Text for analysis ::
While humans squabbled Luna met his end at the propeller end of a boat. Operation Orca goes from this to the sordid beginnings of whale capture off B.C. in 1965, and refers to other abuses that characterize our interaction with these fellow-mammals, such as how we inundate their underwater world with the sonar booms of naval traffic and pollution from spills and industry.

Also unnerving but more poetically presented is Terry Glavin's Waiting for the Macaws, and Other Stories from the Age of Extinctions. Glavin tells us that one fifth of bird species existing 20,000 years ago are now extinct, and he makes us feel the pathos of it by describing the fate of the crested mynah, which a few decades ago flourished in Vancouver. Thanks to habitat loss, by 2003 only one pair was left, and then one of those was hit by a car "at 2nd Avenue and Columbia Street." The other kept a faithful vigil for two weeks until it too was hit by a car, "and then there were none."

In his Christmas Day sermon, the Archbishop of Canterbury praised his compatriot Richard Dawkins for expressing humanity's "amazement and awe" at nature, and urged people to treat nature with "reverence." It seems that for some, the famous long cultural war between science and the humanities can now be over, and that "science literature" can now be literature.

Provided information ::
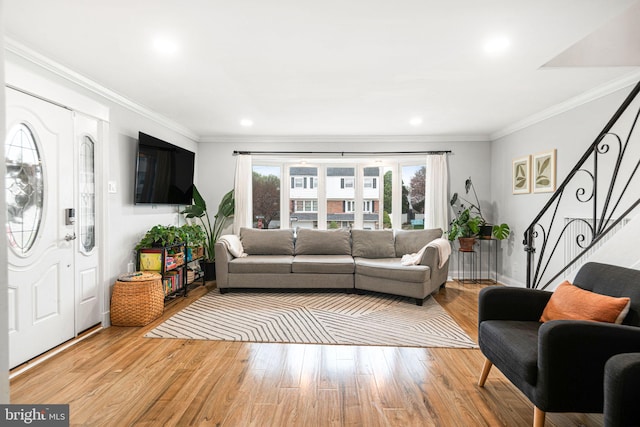 living area with stairway, recessed lighting, crown molding, and light wood finished floors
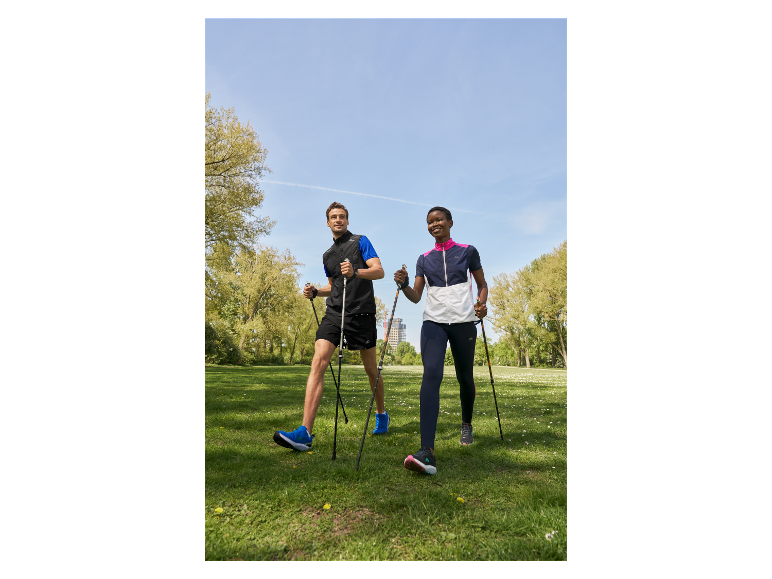 Dva lidé jdou v parku s holemi na nordic walking.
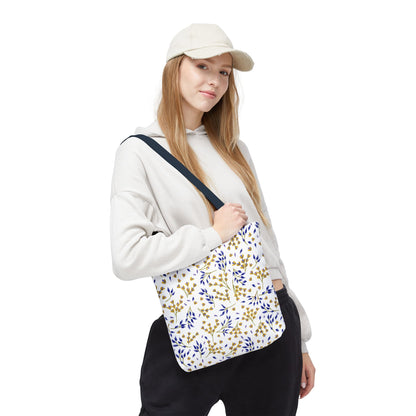 Floral Tote Bag slung over a casually dressed woman's shoulder, featuring a scattered leaf pattern in gold and blue tones, embodies stylish functionality for joyful summer outings, aligning with FireBrook Designs’ uplifting ethos.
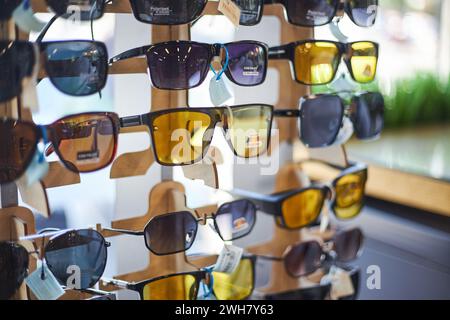 Portatelo in un negozio con molti occhiali da sole nei colori grigio scuro e giallo per la guida. Negozio di ottica, cura degli occhi. Bishkek, Kirghizistan - 26 maggio 2023. Foto Stock
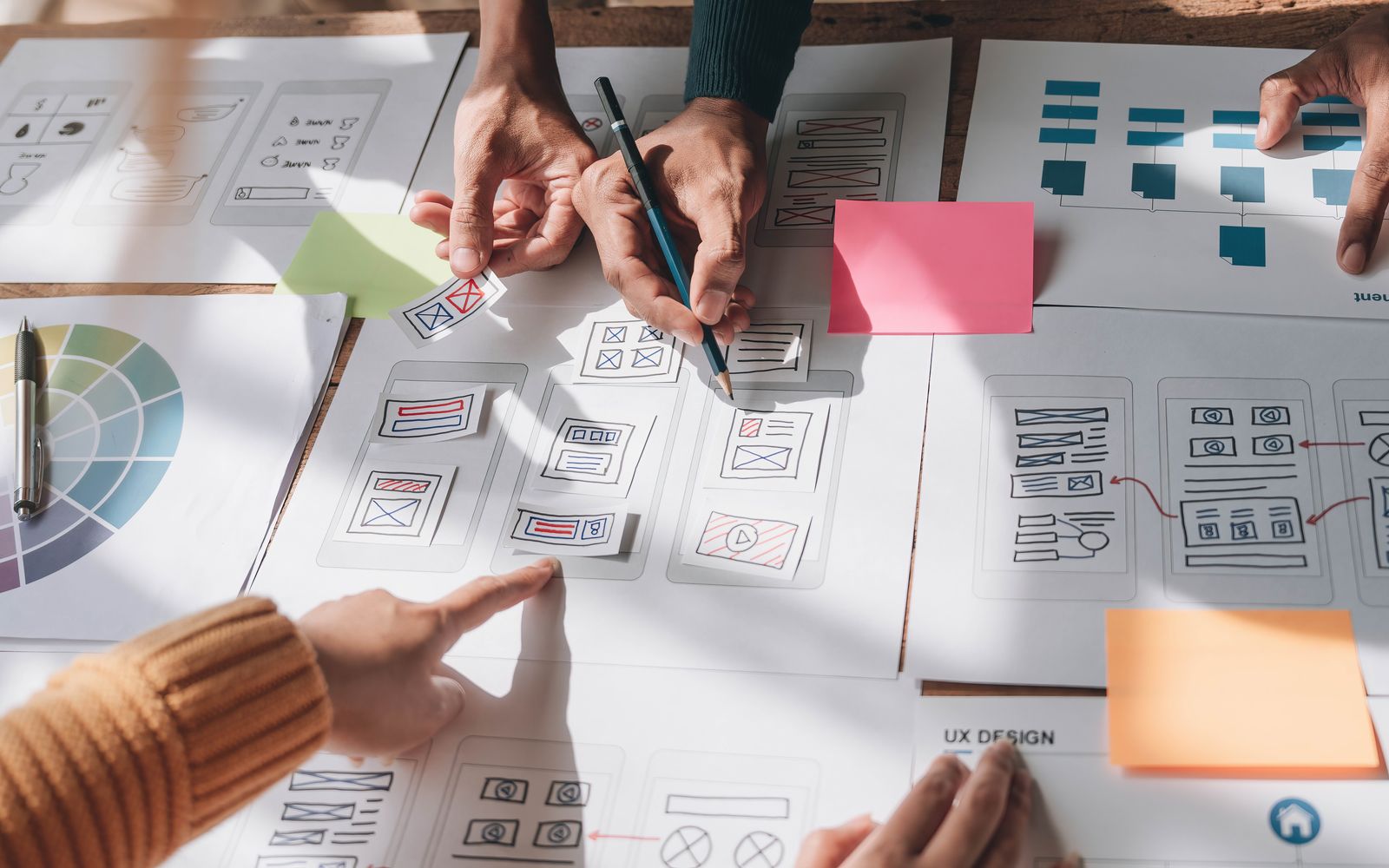 Manos de varias personas ordenan bocetos de pantallas de aplicación y diagramas de flujo sobre una mesa de trabajo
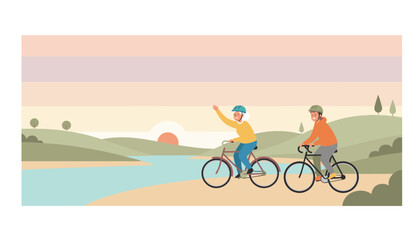 Fototapeta premium Active senior couple riding their bicycles along scenic river path during beautiful warm sunset.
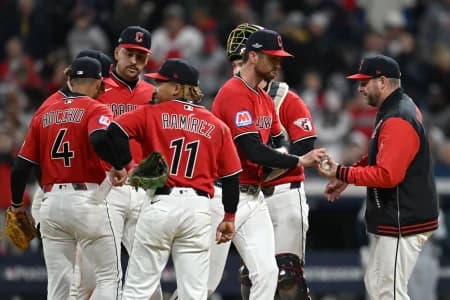Cleveland Guardians manager Stephen Vogt (12) takes the ball from pitcher Foster Griffin (22) during the fifth inning against the Tampa Bay Rays in game four of the ALCS for the 2026 MLB Playoffs at Progressive Field.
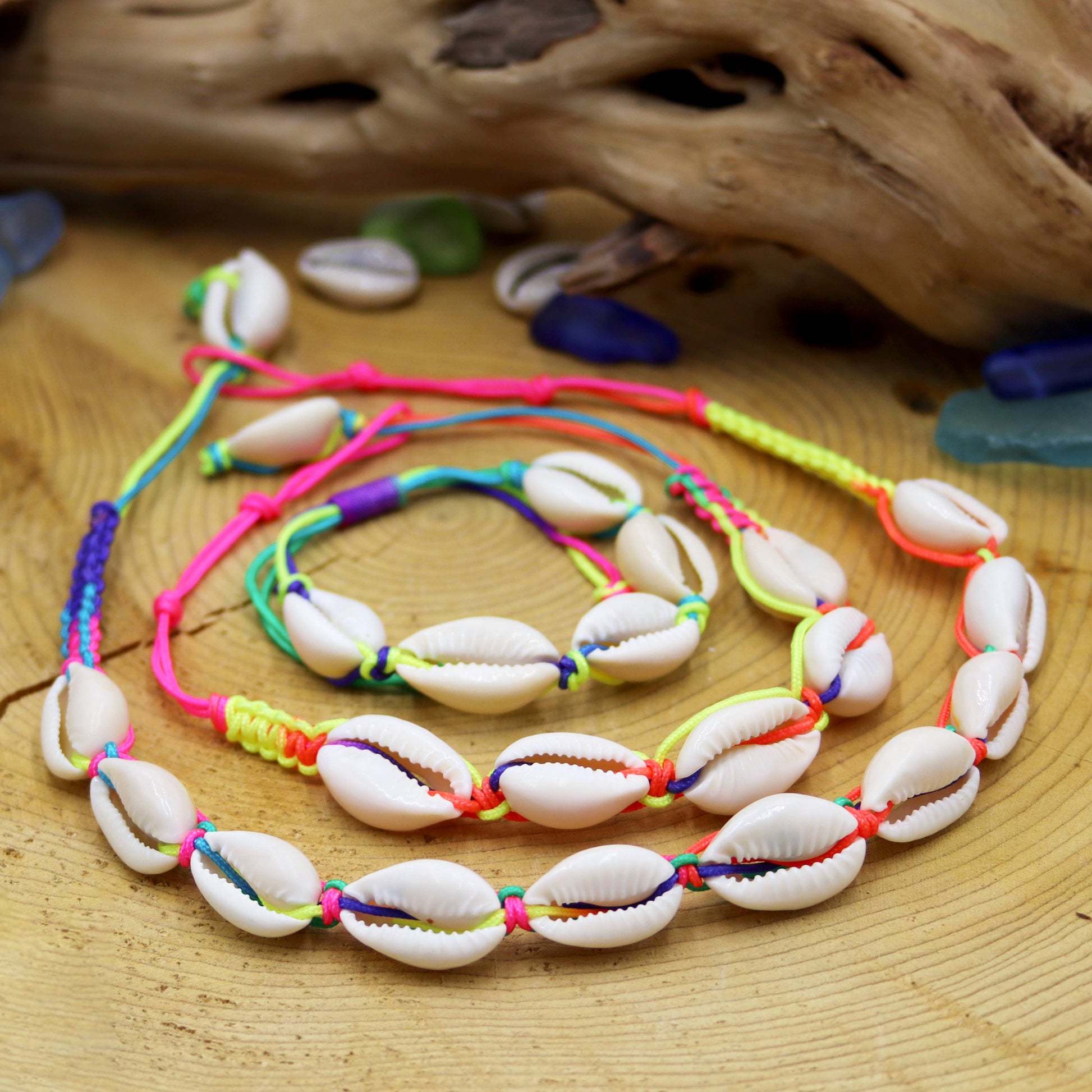 Colorful shell necklace on a wooden surface with shells and driftwood.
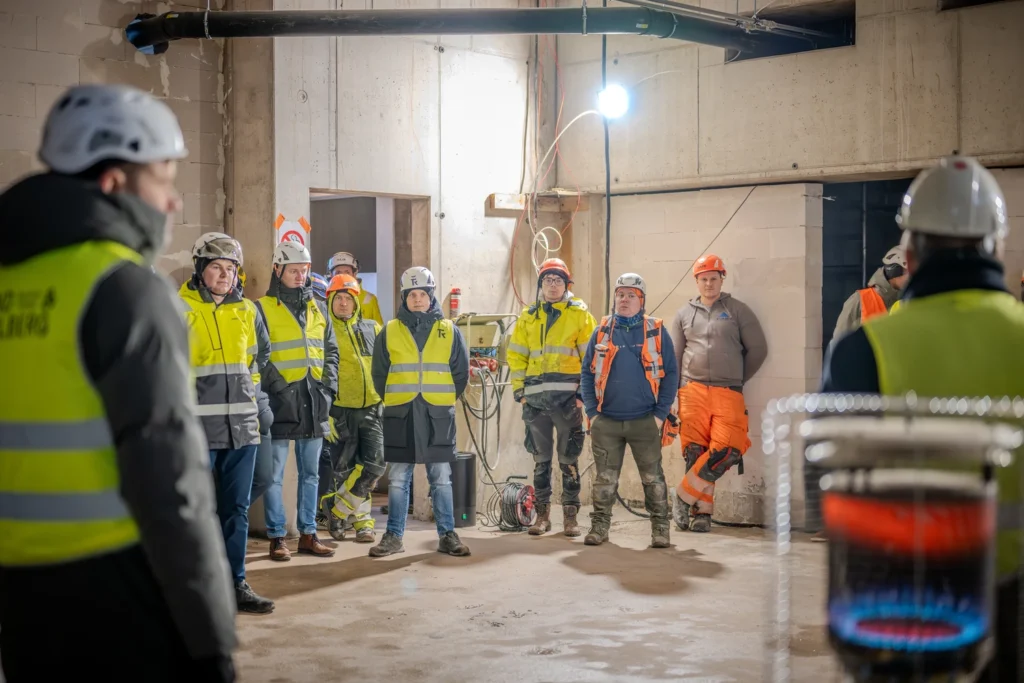People in high-visibility clothing and hard hats of different colours gather in a lit room under construction.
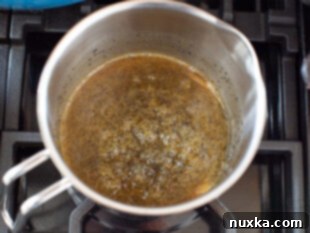 Poppy seed mustard sauce for ham and cheese sliders boiling in a saucepan.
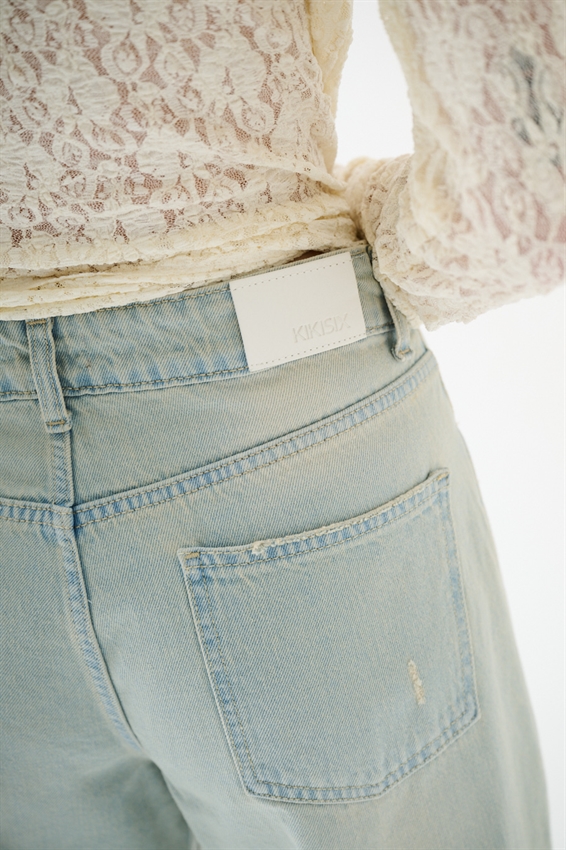 JEANS BAGGY CON ROTTURE EFFETTO SABBIATO BLU CHIARO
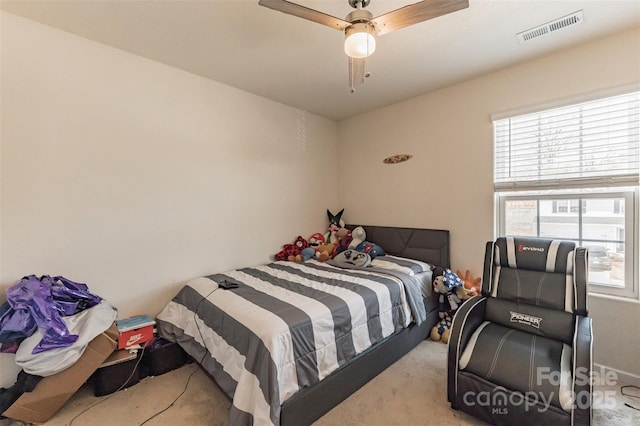 bedroom featuring ceiling fan, visible vents, and carpet flooring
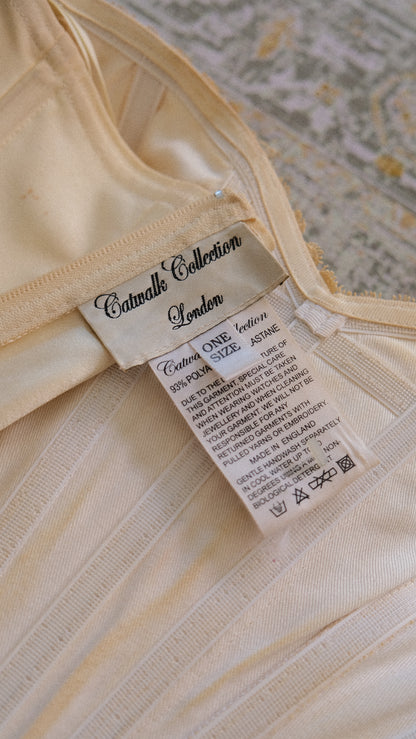 Vintage English designer creme bustier (S-M)
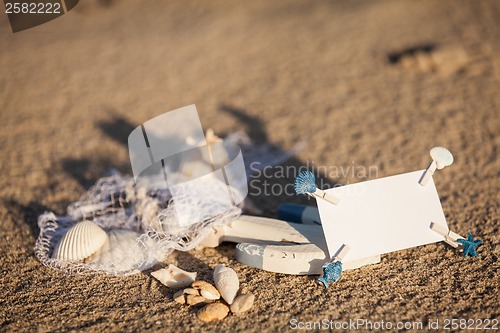 Image of sailing boat and seashell in sand decoration closeup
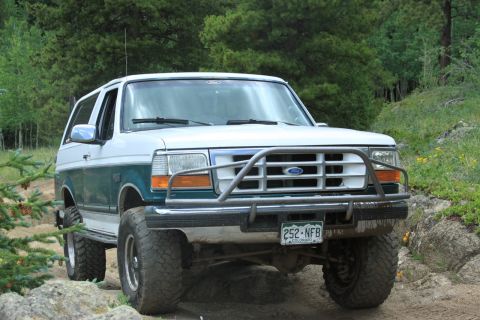 1996 Ford Bronco - This Ford Bronco is equipped with a brush guard and is driving on a dirt path with trees in the background.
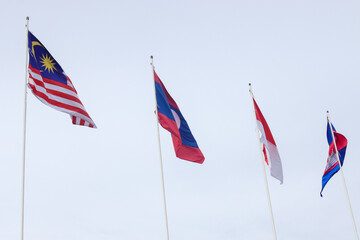 The flags of Association of Southeast Asian Nations or ASEAN over the clear blue sky. 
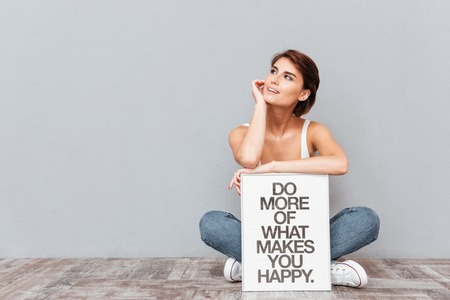 Smiling woman sitting on the floor and holding board with motivational phrase isolated on gray backgroundの写真素材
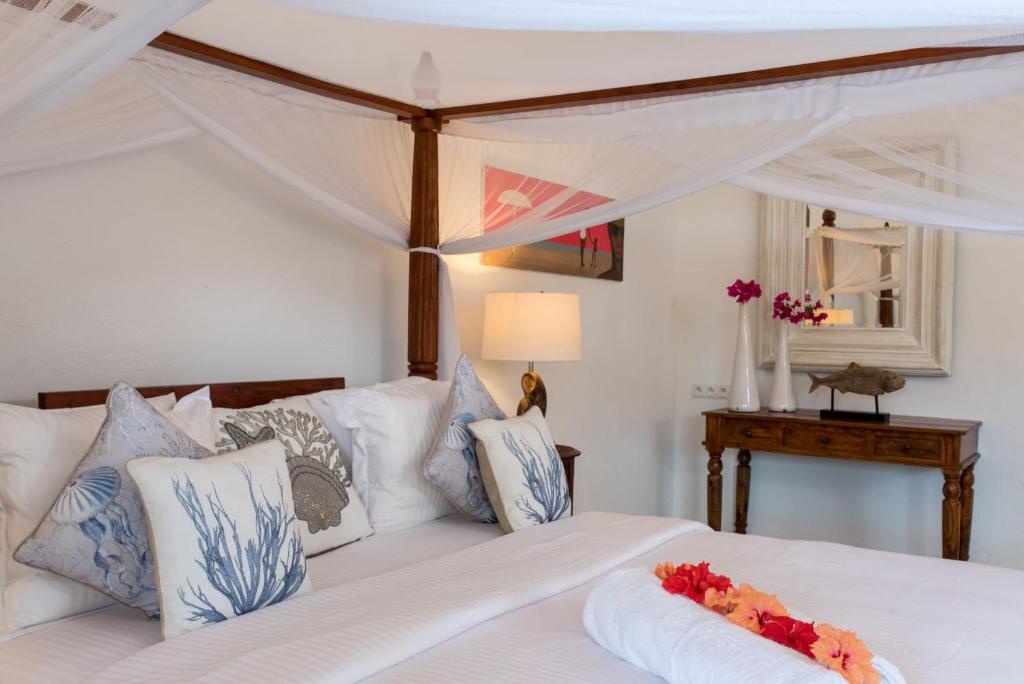 Postel nebo postele na pokoji v ubytování Tikitam Palms Boutique Hotel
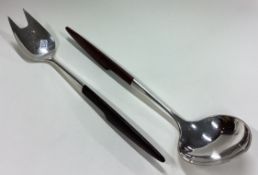 A pair of Art Deco Danish Sterling silver salad servers.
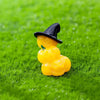 A small black witch hat figurine sits atop a bright yellow pumpkin bear figurine on green grass.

Tasks to carry out ::
1: According to the book review, how long did the last crested mynah keep its vigil before it was also hit by a car?
2: List every phrase that the book review places in quotation marks.
Work only from the book review, not from the items.

Answers per task ::
1: Two weeks.

2:
- at 2nd Avenue and Columbia Street
- and then there were none
- amazement and awe
- reverence
- science literature